Equations with complex roots can be handled in the same way. For example:

${\displaystyle {\begin{array}{c}x^{2}+4x+5\,=\,0\\[6pt](x+2)^{2}+1\,=\,0\\[6pt](x+2)^{2}\,=\,-1\\[6pt]x+2\,=\,\pm i\\[6pt]x\,=\,-2\pm i.\end{array}}}$

### Non-monic case

For an equation involving a non-monic quadratic, the first step to solving them is to divide through by the coefficient of x2. For example:

${\displaystyle {\begin{array}{c}2x^{2}+7x+6\,=\,0\\[6pt]x^{2}+{\tfrac {7}{2}}x+3\,=\,0\\[6pt]\left(x+{\tfrac {7}{4}}\right)^{2}-{\tfrac {1}{16}}\,=\,0\\[6pt]\left(x+{\tfrac {7}{4}}\right)^{2}\,=\,{\tfrac {1}{16}}\\[6pt]x+{\tfrac {7}{4}}={\tfrac {1}{4}}\quad {\text{or}}\quad x+{\tfrac {7}{4}}=-{\tfrac {1}{4}}\\[6pt]x=-{\tfrac {3}{2}}\quad {\text{or}}\quad x=-2.\end{array}}}$

## Other applications

### Integration

Completing the square may be used to evaluate any integral of the form

${\displaystyle \int {\frac {dx}{ax^{2}+bx+c}}}$

using the basic integrals

${\displaystyle \int {\frac {dx}{x^{2}-a^{2}}}={\frac {1}{2a}}\ln \left|{\frac {x-a}{x+a}}\right|+C\quad {\text{and}}\quad \int {\frac {dx}{x^{2}+a^{2}}}={\frac {1}{a}}\arctan \left({\frac {x}{a}}\right)+C.}$

For example, consider the integral

${\displaystyle \int {\frac {dx}{x^{2}+6x+13}}.}$

Completing the square in the denominator gives:

${\displaystyle \int {\frac {dx}{(x+3)^{2}+4}}\,=\,\int {\frac {dx}{(x+3)^{2}+2^{2}}}.}$

This can now be evaluated by using the substitution u = x + 3, which yields

${\displaystyle \int {\frac {dx}{(x+3)^{2}+4}}\,=\,{\frac {1}{2}}\arctan \left({\frac {x+3}{2}}\right)+C.}$

### Complex numbers

Consider the expression

${\displaystyle |z|^{2}-b^{*}z-bz^{*}+c,\,}$

where z and b are complex numbers, z* and b* are the complex conjugates of z and b, respectively, and c is a real number. Using the identity |u|2 = uu* we can rewrite this as

${\displaystyle |z-b|^{2}-|b|^{2}+c,\,\!}$

which is clearly a real quantity. This is because

{\displaystyle {\begin{aligned}|z-b|^{2}&{}=(z-b)(z-b)^{*}\\&{}=(z-b)(z^{*}-b^{*})\\&{}=zz^{*}-zb^{*}-bz^{*}+bb^{*}\\&{}=|z|^{2}-zb^{*}-bz^{*}+|b|^{2}.\end{aligned}}}

As another example, the expression

${\displaystyle ax^{2}+by^{2}+c,\,\!}$

where a, b, c, x, and y are real numbers, with a > 0 and b > 0, may be expressed in terms of the square of the absolute value of a complex number. Define

${\displaystyle z={\sqrt {a}}\,x+i{\sqrt {b}}\,y.}$

Then

{\displaystyle {\begin{aligned}|z|^{2}&{}=zz^{*}\\&{}=({\sqrt {a}}\,x+i{\sqrt {b}}\,y)({\sqrt {a}}\,x-i{\sqrt {b}}\,y)\\&{}=ax^{2}-i{\sqrt {ab}}\,xy+i{\sqrt {ba}}\,yx-i^{2}by^{2}\\&{}=ax^{2}+by^{2},\end{aligned}}}

so

${\displaystyle ax^{2}+by^{2}+c=|z|^{2}+c.\,\!}$

### Idempotent matrix

A matrix M is idempotent when M 2 = M. Idempotent matrices generalize the idempotent properties of 0 and 1. The completion of the square method of addressing the equation

${\displaystyle a^{2}+b^{2}=a,}$

shows that the idempotent 2 × 2 matrices are parametrized by a circle in the (a,b)-plane.

Exercise A. Reproduce word for word the part of the passage on completing the square starting with "A matrix M is" and going on through "in the (a,b)-plane.".
Exercise B. In the passage on completing the square, what do idempotent matrices generalize?

Excerpts from a spatial dataset.
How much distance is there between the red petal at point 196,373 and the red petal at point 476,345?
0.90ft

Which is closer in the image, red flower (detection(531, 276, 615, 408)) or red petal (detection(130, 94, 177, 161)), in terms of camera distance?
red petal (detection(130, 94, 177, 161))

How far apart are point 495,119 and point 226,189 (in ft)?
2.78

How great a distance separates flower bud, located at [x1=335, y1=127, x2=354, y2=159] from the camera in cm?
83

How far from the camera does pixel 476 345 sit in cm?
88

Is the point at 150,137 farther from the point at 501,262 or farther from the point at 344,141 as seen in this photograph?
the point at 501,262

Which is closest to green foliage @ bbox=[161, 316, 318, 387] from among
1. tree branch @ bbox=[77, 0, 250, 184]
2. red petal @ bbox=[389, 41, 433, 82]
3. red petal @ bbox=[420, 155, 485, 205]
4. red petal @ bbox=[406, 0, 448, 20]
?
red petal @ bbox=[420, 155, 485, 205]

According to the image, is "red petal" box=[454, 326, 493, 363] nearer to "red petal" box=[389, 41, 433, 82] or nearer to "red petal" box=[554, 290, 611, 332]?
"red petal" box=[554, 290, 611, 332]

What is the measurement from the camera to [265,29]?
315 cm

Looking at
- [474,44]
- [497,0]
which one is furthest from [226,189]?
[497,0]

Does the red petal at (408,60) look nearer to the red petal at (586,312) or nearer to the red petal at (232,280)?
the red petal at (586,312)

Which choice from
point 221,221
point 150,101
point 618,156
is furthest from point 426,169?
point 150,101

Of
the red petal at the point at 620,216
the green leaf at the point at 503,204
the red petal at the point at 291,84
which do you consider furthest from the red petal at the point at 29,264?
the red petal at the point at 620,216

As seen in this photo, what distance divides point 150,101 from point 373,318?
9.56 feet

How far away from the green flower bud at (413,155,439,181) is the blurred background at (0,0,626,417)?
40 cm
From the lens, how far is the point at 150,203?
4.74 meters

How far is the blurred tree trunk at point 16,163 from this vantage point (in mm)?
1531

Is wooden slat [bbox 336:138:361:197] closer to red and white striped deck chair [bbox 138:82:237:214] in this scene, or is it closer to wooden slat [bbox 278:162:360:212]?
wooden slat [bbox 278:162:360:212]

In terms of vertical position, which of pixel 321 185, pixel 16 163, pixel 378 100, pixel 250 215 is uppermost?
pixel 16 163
--
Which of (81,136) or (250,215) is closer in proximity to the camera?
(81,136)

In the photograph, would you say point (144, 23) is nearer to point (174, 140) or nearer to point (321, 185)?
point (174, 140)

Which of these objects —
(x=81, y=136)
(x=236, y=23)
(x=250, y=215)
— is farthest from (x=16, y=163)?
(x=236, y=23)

Full response A.
A matrix M is idempotent when M 2 = M. Idempotent matrices generalize the idempotent properties of 0 and 1. The completion of the square method of addressing the equation

${\displaystyle a^{2}+b^{2}=a,}$

shows that the idempotent 2 × 2 matrices are parametrized by a circle in the (a,b)-plane.

Full response B. The idempotent properties of 0 and 1.